Lists Home |
Date Index |
Yes, well you can see that I'm yet another victim of
On Tue, 19 Apr 2005 7:47 pm, David Carlisle wrote:
> One point I would like to make is from the python link
> (http://www.oreillynet.com/pub/wlg/6291) where mention
> is made to the assumption of parsing 8-bit text documents
> when Unicode docs may be the norm in the future.
> Unicode encodings are already the default encodings in windows and more
> recent linux distributions, so that would be now, not "in the future".
> Unicode is (according to my understanding) an 8-bit escaping system.
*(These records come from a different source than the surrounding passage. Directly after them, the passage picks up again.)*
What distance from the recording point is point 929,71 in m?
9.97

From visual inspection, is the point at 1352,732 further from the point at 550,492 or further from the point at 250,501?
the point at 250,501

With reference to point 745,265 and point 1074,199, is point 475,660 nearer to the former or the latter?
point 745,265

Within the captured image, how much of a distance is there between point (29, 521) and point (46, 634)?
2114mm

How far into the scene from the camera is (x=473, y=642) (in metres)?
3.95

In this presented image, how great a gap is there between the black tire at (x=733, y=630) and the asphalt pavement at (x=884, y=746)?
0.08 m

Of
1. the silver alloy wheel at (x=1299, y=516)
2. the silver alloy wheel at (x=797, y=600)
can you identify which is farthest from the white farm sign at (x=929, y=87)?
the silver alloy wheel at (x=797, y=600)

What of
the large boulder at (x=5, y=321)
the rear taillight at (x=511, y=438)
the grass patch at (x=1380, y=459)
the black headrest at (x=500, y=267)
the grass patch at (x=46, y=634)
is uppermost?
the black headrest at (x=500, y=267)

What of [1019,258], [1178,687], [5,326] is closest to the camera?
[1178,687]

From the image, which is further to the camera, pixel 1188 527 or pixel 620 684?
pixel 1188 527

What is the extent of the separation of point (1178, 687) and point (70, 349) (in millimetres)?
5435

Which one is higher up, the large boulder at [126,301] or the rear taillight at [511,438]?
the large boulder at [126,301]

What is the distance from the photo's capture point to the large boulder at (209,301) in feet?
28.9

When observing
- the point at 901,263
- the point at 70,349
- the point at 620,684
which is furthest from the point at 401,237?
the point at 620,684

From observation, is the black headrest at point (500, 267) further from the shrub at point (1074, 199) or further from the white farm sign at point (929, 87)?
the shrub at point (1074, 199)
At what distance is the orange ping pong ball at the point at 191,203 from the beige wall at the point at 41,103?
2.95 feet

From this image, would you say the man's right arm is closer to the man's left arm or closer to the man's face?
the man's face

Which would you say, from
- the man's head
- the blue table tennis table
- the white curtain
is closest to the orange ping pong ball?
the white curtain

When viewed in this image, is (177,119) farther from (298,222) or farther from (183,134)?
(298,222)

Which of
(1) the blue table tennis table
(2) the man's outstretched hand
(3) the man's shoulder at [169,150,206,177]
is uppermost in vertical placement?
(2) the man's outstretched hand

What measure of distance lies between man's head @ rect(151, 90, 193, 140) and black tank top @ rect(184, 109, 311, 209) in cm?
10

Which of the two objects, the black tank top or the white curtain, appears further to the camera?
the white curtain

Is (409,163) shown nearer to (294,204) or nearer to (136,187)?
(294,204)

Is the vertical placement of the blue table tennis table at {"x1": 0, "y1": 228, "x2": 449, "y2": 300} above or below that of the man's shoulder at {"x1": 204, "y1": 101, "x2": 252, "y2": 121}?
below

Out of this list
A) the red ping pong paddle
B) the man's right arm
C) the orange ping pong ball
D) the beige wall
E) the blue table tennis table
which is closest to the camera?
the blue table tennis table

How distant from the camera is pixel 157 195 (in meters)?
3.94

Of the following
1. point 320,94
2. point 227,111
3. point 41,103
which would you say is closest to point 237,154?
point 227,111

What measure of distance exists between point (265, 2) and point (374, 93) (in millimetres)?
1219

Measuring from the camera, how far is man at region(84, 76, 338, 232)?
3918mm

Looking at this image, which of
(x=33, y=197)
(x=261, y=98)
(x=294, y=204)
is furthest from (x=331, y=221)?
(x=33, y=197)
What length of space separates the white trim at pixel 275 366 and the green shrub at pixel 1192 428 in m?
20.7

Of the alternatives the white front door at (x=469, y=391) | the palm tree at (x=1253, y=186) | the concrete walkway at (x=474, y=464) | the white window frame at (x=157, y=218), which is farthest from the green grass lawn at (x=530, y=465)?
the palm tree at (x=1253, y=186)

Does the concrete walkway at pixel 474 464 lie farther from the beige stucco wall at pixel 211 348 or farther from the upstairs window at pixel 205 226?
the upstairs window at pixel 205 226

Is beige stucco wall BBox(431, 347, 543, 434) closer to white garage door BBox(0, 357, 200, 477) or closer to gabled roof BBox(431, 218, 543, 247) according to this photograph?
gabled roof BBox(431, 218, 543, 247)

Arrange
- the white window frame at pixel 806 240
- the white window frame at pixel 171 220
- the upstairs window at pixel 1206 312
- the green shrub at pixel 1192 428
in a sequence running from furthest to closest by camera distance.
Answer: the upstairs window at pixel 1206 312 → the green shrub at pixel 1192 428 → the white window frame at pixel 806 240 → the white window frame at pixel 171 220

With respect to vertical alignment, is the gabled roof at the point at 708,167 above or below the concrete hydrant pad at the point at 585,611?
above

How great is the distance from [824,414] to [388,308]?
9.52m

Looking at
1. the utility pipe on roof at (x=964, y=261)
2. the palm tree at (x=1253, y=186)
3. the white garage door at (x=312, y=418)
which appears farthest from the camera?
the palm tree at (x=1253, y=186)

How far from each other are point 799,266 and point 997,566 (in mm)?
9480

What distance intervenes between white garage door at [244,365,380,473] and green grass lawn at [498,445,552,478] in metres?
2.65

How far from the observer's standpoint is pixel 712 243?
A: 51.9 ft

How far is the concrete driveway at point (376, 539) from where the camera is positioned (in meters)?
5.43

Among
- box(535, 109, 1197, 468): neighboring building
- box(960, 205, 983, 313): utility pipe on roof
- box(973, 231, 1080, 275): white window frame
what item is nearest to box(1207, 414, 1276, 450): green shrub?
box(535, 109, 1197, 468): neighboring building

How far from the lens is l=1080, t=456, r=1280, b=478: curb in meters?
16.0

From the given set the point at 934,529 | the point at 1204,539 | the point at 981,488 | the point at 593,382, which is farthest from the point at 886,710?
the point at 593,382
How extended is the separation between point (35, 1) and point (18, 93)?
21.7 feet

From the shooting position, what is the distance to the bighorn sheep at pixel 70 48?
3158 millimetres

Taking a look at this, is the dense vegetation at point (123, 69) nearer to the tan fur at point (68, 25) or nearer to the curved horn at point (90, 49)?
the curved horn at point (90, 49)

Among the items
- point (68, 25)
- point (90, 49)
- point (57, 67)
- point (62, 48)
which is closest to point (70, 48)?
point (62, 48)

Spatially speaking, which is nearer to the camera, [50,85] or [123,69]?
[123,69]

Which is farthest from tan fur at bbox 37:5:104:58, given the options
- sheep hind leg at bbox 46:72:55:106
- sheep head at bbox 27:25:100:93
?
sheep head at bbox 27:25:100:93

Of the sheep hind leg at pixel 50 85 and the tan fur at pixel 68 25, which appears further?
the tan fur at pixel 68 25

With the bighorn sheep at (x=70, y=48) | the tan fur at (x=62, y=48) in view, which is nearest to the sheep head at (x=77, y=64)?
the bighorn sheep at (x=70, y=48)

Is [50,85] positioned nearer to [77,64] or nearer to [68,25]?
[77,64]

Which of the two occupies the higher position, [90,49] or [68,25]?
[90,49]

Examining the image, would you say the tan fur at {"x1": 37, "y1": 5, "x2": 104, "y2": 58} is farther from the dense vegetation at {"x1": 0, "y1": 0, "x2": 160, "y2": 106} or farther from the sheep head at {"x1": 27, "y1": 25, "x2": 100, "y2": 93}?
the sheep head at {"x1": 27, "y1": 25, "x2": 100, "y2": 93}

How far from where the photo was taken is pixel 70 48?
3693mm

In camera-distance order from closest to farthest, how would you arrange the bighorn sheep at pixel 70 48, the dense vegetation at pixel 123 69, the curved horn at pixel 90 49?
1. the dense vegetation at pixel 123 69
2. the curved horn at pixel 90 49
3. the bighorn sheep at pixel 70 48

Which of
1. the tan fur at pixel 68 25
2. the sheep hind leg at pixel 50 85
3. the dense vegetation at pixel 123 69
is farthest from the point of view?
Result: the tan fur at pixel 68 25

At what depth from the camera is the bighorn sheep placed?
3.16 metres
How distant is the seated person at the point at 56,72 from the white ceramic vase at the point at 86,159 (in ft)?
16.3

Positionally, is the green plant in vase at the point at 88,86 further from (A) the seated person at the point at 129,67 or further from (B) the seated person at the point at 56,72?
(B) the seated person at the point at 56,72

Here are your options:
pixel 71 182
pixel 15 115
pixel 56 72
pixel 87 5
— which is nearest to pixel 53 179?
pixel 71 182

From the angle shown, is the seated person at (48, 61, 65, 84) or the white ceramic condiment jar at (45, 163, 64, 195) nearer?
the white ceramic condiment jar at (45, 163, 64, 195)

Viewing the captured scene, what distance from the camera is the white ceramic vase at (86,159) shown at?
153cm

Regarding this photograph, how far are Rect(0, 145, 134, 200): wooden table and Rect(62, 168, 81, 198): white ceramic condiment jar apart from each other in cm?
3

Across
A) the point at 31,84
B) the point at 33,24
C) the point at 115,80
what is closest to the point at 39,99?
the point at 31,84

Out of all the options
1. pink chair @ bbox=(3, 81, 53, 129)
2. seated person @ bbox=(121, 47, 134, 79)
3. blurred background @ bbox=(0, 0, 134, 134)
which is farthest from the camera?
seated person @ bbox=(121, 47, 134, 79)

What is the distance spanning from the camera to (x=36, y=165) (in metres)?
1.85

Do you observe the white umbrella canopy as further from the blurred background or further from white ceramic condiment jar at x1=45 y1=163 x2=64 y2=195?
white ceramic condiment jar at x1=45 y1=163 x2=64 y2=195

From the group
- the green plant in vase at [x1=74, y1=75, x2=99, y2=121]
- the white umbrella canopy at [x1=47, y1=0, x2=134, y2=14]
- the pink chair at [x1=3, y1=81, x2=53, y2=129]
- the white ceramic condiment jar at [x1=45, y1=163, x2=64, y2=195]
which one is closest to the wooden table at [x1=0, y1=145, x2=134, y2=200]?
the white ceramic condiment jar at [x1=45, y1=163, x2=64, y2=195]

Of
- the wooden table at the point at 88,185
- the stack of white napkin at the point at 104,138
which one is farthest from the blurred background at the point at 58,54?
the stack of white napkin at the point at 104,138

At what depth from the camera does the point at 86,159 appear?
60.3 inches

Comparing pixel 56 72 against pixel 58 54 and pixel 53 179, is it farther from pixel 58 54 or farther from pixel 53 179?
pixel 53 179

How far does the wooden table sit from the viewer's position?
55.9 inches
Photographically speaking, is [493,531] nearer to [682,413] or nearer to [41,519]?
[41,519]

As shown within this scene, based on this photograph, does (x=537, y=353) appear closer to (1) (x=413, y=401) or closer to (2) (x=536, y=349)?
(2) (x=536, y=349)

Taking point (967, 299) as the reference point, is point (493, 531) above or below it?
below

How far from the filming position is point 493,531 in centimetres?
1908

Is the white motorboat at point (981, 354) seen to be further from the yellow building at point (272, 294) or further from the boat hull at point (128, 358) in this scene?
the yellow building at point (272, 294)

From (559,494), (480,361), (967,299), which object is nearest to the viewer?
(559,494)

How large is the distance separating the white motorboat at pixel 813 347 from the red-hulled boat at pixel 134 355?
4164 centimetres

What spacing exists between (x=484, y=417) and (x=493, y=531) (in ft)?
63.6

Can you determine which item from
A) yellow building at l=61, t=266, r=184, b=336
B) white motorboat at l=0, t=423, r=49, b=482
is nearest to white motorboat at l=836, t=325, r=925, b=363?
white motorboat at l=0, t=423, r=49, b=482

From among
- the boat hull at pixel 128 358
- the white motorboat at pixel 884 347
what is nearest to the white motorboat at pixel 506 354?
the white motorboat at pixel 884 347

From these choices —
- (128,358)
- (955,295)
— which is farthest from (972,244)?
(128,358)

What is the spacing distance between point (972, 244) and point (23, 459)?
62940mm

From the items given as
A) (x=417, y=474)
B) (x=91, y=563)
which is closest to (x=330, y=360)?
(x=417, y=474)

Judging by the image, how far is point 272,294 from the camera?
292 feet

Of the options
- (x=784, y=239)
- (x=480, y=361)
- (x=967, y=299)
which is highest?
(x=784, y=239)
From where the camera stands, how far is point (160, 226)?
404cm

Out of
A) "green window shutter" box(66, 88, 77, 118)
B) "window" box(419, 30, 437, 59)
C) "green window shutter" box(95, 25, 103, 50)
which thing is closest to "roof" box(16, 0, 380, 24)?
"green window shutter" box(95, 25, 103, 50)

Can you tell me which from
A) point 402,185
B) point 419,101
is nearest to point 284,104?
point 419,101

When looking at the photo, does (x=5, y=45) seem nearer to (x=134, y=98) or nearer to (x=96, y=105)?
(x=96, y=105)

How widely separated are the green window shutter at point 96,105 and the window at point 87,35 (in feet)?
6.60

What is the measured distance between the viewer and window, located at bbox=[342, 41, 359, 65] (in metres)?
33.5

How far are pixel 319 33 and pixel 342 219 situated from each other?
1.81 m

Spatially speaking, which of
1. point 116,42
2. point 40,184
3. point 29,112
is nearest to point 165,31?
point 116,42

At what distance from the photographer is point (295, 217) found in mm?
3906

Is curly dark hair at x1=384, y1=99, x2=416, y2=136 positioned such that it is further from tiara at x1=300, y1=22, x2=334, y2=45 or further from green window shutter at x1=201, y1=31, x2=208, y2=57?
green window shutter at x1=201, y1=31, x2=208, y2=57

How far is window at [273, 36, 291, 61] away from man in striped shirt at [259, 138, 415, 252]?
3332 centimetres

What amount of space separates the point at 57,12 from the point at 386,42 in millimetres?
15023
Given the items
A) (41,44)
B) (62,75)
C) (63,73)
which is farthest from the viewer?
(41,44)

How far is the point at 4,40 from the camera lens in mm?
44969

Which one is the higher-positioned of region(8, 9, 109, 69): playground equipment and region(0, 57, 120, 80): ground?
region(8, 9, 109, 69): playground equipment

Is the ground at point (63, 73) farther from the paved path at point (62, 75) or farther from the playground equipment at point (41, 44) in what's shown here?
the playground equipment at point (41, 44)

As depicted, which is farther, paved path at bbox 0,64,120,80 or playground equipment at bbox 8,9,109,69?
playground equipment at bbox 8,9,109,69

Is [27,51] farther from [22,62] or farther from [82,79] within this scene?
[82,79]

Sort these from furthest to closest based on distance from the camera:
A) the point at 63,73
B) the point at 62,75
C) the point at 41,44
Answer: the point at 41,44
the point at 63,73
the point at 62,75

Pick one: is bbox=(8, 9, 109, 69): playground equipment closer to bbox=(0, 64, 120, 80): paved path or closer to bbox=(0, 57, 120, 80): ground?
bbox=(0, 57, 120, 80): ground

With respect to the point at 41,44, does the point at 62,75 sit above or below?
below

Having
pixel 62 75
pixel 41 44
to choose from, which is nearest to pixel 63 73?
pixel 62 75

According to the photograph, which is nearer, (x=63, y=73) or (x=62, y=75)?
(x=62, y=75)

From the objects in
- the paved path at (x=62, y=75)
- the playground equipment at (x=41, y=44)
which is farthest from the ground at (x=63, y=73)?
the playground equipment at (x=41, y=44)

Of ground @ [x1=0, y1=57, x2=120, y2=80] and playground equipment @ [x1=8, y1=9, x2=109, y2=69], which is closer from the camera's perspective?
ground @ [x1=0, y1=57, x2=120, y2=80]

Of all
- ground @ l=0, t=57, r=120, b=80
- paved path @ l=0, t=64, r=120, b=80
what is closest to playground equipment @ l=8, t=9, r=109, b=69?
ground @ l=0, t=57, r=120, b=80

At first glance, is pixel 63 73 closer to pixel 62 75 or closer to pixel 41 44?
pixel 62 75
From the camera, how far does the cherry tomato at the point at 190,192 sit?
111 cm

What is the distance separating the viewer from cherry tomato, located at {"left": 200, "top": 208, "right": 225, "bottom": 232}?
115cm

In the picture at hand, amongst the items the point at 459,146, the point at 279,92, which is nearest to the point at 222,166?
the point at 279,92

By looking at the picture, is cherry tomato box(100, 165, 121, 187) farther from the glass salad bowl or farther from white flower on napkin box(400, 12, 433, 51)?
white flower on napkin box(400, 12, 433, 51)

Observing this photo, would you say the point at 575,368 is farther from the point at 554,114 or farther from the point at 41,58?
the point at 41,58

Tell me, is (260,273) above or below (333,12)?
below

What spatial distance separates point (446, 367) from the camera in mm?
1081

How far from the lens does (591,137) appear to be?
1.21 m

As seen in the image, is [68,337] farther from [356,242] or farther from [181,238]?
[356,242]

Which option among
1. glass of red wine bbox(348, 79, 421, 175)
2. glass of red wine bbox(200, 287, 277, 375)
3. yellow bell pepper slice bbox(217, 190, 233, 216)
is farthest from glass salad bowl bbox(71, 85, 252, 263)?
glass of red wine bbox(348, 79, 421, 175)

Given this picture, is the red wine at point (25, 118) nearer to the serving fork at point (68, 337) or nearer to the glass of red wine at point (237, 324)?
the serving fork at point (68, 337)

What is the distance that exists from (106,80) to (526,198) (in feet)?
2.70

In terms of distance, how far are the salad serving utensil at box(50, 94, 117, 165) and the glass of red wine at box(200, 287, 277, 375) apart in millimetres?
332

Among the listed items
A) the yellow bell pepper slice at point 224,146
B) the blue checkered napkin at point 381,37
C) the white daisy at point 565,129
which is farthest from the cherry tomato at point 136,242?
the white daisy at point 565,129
That
> is if the character is extended, it is written into a second, third and
> then consecutive bytes if required.
> No, That is (more or less) a description of UTF-8. Unicode itself has
> nothing to do with bytes or encodings, it is a mapping of a set
> of characters (with associated names and other properties) to numbers in
> the range hex 1 to 10FFFF.
> > So to do really *fast* unicode stuff, ideally, the in-memory view
> > wouldn't store the characters in 8-bit, but just as 32-bit (4 byte) or
> > 64-bit (8 byte) strings.
> That would be UCS4 encoding (otherwise known as utf-32)
> utf-16 is also common, probably more so than utf-8 (java uses utf-16 by
> default as does msxml).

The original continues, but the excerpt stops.